Sometimes her words still came back to haunt him when he ran into her brother, the last of her family. Sometimes he thinks that she if she hadn't said dead people never came back from the grave, he might not have missed her so much. Sometimes Tensaiji will give him such an icy look when they pass in the streets, too.
He's a Jounin now, and Iruka's barely a Chunnin, but he was always a better shinobi, so it was only fair. Manmaru didn't deserve to die a Gennin, because she was so much better than Iruka, too. Sometimes he wishes he'd gone to fight and died there, with an honorable death. And sometimes he wishes he had come back alive with his team in tact and with scars to show his outer and inner pains. Sometimes he wishes he could have stopped her all together.
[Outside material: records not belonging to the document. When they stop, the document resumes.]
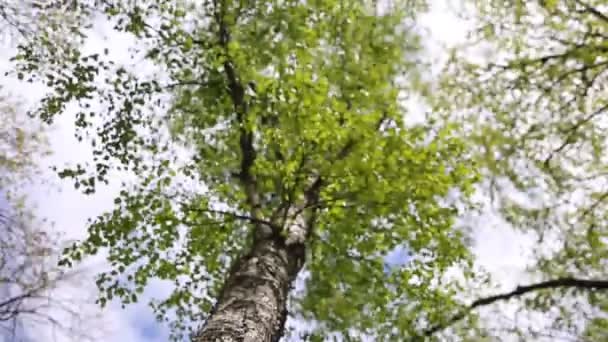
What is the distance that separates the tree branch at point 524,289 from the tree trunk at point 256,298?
289 centimetres

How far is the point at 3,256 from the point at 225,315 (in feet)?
19.0

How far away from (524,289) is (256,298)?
491 cm

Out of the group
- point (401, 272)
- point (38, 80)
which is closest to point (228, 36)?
point (38, 80)

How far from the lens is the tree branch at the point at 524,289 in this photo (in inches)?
239

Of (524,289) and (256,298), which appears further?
(524,289)

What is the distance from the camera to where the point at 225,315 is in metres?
3.42

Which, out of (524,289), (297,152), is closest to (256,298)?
(297,152)

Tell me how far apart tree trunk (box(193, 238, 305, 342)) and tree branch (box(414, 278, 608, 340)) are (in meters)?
2.89

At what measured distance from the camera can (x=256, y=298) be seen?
3.70 metres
Sometimes he goes to visit the monument for heroes who died in battle. Her name is on there. Most of the time he sees Kakashi there, standing in front of it, sometimes talking so softly, talking to people who can't hear him anymore, and sometimes running his fingers over the surface of his teammates' names, rubbing them thin. Iruka does no such thing.
Manmaru had always been too proud for her own good. She'd have been insulted that he'd cried over her. She wouldn't want to see him standing there sulking and rubbing her name thin until it was almost gone. She'd yell at him and tell him not to wear away her name and make it unreadable, what kind of moron was he? Sometimes Iruka wants to tell Kakashi what she told him, when they're standing there in an uncomfortable silence.
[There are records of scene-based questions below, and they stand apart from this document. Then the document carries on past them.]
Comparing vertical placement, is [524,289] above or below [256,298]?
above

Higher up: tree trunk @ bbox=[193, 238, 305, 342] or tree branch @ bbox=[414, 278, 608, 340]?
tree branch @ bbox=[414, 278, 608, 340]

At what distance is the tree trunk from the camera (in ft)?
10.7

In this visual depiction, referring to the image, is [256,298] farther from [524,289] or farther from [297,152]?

That the dead don't really care anymore.
Because Iruka knows that Manmaru doesn't care if he visits her grave, or if Tensaiji misses her. Iruka knows that she doesn't really care if she changed him at all that night. She doesn't really care that he wants to show her Naruto and say "Ha! I do care about someone." He wants to snap his fingers in her face and sneer back at her and say that he protected this child, who is so much like him. But he doesn't, because he knows she wouldn't care, because she never really did.
But Iruka doesn't say those things to Kakashi, because maybe his teammates really did care. Maybe they still do. Or maybe it's because one of Kakashi's teammates is always, always, always with him, unlike Iruka's. But Iruka knows Manmaru doesn't care, at least, and that if she were still around she still wouldn't.
So Iruka just can't see why Naruto wants to bring Sasuke back so badly, or why Tsunade seems distant when there are discussions on Orochimaru's latest attacks, or why anyone even cares.
When he puts the teams together he doesn't expect them to turn out the way they do, in truth, he doesn't expect much from them at all, really. Sometimes they form unbreakable bonds. Sometimes they end up like Iruka's team. But Iruka does know that somethings, some secrets, are best left between the team.
Because no one else would understand.
So maybe that's why Kakashi always visits the memorial. Maybe that's why Tsunade is always talking with Jiraiya about Orochimaru. Maybe that's why Naruto and Sakura are always fighting too hard to find Sasuke. Maybe that's why Iruka's team fell apart. Because they weren't like that. They didn't have secrets, they didn't have bonds. They were just teammates. It should have been enough, but it wasn't. It never really is, in the end.